Surely, their matchups were formative as they both prepared for the NFL. Gilmore was the 10th overall pick in 2012, Jeffery the 45th overall. They have had prolific careers, with Jeffery logging five seasons with 800 receiving yards or more and Gilmore making two Pro Bowls and nabbing his first Defensive Player of the Month award this October. He should be a front-runner to win Defensive Player of the Year, too.
Gilmore can no longer count the number of matchups he’s had with Jeffery, but the cornerback has spent this week studying their most monumental matchup: Super Bowl LII. Jeffery and the Eagles defeated Gilmore’s Patriots — though Gilmore didn’t allow Jeffery to catch a single pass against him.

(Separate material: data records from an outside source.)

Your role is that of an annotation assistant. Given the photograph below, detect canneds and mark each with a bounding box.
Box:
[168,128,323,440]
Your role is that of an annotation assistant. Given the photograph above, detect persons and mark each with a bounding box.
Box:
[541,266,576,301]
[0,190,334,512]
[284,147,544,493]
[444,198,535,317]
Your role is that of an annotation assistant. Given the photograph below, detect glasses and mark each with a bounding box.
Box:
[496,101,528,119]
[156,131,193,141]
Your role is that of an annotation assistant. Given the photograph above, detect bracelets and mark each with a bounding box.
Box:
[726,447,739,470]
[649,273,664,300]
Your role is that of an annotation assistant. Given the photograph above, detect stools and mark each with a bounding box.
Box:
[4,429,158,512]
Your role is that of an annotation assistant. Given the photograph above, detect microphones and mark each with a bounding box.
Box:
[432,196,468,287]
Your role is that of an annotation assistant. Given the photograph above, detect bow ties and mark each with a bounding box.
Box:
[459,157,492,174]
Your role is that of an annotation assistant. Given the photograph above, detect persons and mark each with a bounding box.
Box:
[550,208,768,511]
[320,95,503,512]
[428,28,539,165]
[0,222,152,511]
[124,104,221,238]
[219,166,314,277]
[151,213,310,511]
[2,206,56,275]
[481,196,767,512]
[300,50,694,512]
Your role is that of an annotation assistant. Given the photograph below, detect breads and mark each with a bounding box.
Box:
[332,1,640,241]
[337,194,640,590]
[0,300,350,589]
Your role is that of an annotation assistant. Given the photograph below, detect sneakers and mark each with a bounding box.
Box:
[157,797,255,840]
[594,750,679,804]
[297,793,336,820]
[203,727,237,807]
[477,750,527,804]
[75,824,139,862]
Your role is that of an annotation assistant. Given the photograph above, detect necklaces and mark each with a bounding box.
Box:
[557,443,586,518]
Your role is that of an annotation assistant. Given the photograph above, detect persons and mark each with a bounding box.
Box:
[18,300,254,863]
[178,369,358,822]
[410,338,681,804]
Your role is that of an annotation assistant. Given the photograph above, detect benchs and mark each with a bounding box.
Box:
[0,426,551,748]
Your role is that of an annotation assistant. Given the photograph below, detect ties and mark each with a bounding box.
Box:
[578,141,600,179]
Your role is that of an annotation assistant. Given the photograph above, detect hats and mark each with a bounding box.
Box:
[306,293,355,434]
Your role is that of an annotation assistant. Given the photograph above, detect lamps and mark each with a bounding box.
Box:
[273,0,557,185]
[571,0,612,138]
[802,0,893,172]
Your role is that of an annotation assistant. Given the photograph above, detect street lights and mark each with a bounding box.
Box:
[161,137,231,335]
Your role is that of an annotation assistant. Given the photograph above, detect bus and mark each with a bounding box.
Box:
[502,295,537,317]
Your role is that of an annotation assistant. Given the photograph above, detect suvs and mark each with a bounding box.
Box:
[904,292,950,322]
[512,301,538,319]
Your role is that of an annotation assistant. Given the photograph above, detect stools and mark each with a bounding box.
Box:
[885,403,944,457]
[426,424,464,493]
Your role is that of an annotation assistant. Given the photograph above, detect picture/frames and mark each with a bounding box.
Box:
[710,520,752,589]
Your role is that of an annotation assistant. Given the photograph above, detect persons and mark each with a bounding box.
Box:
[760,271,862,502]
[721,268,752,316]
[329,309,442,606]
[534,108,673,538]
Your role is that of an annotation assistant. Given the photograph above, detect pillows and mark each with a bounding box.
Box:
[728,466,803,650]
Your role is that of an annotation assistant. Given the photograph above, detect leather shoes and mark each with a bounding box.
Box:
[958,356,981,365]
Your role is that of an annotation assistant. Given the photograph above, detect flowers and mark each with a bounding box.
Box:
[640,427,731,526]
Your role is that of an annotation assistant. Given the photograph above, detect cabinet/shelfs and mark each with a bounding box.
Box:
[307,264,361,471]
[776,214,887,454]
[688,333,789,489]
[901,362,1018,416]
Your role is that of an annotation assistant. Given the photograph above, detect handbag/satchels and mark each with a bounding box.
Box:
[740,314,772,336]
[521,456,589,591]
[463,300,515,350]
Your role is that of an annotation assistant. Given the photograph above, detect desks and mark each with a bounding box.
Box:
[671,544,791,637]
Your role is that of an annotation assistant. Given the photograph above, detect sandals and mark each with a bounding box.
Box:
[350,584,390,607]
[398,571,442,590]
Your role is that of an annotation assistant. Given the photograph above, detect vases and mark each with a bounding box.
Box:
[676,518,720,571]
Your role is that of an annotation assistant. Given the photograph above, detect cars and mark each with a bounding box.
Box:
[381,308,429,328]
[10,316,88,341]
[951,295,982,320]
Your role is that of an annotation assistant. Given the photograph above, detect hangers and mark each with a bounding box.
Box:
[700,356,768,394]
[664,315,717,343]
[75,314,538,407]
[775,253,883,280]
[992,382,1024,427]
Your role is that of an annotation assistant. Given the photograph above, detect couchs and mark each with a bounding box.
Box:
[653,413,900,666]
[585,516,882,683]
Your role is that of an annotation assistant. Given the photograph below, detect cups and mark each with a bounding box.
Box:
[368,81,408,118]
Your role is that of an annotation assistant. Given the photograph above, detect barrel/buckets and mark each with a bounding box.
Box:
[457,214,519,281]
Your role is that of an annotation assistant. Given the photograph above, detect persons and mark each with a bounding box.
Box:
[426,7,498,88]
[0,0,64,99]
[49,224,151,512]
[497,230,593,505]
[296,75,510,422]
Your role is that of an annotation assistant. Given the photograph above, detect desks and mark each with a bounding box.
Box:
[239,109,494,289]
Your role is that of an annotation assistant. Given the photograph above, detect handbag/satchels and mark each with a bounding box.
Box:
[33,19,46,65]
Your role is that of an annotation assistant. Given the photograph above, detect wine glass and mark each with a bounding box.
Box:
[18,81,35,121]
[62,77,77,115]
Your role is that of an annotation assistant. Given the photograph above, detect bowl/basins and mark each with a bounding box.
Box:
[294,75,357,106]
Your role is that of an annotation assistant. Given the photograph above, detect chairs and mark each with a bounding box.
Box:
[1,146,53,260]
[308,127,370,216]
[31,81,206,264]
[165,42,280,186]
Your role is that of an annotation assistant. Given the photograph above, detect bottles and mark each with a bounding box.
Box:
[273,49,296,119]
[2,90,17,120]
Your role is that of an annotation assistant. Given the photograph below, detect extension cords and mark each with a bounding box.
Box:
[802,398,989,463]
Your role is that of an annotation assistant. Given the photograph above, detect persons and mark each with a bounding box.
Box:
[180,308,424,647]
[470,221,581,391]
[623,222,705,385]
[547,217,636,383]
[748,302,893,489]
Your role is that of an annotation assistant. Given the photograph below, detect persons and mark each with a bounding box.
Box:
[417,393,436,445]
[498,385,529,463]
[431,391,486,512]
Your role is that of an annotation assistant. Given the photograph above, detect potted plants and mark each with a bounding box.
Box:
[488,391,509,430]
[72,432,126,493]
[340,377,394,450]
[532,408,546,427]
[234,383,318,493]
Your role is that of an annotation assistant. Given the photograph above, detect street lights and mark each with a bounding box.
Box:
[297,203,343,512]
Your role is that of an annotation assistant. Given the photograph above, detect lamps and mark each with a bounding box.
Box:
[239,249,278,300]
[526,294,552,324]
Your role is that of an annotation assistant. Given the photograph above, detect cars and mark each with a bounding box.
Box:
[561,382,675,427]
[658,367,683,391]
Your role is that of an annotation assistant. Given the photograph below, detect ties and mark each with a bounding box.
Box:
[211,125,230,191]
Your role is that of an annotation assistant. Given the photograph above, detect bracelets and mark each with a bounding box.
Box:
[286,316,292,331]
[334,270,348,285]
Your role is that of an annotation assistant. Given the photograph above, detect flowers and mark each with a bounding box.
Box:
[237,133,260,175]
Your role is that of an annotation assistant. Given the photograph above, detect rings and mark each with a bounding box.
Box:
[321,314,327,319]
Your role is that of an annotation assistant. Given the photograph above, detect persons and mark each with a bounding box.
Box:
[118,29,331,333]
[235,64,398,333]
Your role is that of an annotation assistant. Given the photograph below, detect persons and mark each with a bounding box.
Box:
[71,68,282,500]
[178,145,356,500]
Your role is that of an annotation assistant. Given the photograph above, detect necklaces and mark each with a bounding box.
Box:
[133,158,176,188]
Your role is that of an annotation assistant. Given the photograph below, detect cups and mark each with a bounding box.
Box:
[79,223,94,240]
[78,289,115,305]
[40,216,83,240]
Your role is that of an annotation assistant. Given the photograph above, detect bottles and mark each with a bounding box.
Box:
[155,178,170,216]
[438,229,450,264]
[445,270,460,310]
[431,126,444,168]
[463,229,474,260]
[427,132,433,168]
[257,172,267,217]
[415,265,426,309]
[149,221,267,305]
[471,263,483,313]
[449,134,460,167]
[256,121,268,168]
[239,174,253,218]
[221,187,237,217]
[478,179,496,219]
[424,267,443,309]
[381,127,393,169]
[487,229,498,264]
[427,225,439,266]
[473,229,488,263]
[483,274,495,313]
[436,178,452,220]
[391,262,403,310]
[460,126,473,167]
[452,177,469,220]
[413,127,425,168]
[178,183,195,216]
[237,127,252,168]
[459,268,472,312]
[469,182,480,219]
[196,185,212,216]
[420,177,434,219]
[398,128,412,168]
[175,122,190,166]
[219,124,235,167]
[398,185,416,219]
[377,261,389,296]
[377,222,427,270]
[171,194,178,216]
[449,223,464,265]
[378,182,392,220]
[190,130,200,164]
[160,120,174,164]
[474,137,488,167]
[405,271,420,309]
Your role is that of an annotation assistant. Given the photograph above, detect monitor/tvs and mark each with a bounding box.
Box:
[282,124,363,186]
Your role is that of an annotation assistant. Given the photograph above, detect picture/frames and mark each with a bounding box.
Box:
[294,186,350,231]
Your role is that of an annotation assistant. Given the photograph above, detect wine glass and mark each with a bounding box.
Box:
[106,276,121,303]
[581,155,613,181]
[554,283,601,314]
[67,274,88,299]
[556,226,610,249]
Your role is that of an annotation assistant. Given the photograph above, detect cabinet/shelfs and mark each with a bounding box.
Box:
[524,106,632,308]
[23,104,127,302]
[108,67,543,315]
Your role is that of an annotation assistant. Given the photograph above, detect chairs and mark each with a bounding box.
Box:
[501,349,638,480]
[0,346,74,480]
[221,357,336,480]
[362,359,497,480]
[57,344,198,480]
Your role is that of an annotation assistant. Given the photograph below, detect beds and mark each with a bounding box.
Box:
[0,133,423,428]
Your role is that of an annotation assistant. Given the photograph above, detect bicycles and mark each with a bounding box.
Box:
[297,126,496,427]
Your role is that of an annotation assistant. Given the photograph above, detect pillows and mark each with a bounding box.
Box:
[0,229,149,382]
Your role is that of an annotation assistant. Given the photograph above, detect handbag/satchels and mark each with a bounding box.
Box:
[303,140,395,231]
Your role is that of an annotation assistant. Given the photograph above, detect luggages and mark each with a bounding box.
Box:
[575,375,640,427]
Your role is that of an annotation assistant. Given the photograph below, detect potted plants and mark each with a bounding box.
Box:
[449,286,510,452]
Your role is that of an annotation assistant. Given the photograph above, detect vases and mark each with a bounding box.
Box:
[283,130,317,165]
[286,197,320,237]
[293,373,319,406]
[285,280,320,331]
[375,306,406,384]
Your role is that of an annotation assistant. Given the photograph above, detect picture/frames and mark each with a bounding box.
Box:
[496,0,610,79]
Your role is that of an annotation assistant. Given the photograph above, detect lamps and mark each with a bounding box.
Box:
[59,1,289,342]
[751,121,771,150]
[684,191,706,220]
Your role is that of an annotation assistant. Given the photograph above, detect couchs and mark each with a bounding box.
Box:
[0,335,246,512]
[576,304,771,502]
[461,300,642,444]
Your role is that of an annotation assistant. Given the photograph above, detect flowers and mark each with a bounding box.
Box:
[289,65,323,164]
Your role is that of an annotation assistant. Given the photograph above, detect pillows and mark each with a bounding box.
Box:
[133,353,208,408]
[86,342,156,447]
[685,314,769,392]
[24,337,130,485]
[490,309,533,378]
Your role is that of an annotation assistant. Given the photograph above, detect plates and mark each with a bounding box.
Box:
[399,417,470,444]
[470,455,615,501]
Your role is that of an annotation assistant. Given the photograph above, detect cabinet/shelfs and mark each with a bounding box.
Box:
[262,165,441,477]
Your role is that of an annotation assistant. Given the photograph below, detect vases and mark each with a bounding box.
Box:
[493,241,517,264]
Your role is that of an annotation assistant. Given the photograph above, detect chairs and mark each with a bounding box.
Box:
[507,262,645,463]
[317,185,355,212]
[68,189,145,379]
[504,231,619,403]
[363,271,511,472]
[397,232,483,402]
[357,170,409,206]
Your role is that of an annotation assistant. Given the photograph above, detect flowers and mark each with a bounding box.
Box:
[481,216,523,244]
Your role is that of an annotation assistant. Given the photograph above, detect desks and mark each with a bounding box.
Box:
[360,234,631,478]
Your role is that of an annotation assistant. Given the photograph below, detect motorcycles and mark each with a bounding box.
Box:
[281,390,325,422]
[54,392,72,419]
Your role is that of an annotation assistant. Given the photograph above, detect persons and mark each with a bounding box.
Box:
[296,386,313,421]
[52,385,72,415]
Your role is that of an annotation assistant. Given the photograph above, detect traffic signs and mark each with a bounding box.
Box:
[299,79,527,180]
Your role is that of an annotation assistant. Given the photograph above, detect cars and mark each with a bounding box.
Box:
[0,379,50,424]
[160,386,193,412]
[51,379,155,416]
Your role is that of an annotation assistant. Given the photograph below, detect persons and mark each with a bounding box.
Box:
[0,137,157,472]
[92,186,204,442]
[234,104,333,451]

New England started the game with cornerback Eric Rowe on Jeffery, but when the wideout quickly managed three catches for 73 yards and a touchdown, the Patriots made the switch and reunited Gilmore with his old friend — and, simultaneously, his longstanding bitter rival.
“I couldn’t let him have no bragging rights against me. Little flashbacks (to South Carolina). It was fun,” Gilmore said. “It’s a hard one. Sometimes it don’t go your way, but it’s all love. I’m happy for him. He talked a little trash, but it’s all love.”
He added: “You watching the game and you’re learning from it. … It’s not a good feeling. There’s nothing you can do about it. Just try to not let it happen again, not lose again.”
Gilmore and Jeffery seemed to have a few traditions as friends, like taking the first one-on-one every day at South Carolina. Another one: They don’t talk in the week leading up to a matchup. During Super Bowl week in February 2018, they didn’t call, didn’t text and didn’t speak.
“I haven’t talked to him this week,” Jeffery told reporters in Minnesota. “I’m pretty sure he feels the same way. It’s nothing on purpose. I play for the Eagles. Ain’t no friends. None of that. It is what it is.”
So as they prepare for another matchup, the tradition is back on.
“Not this week, no not this week,” Gilmore said when asked about communicating with Jeffery. “This week I’m just trying to go there and compete against them.”
Jeffery is slogging his way through a down year of production (34 catches, 353 yards, 3 touchdowns), and missed practices with an ankle injury this week. Gilmore, meanwhile, has established himself as one of the best cornerbacks in the league. Perhaps this time, the matchup doesn’t look quite as even as it did in 2009 or in Super Bowl LII. Still, if Gilmore is assigned to cover Jeffery, it’s easy to imagine eyes naturally straying to their contest, which may look a bit like a fight between brothers.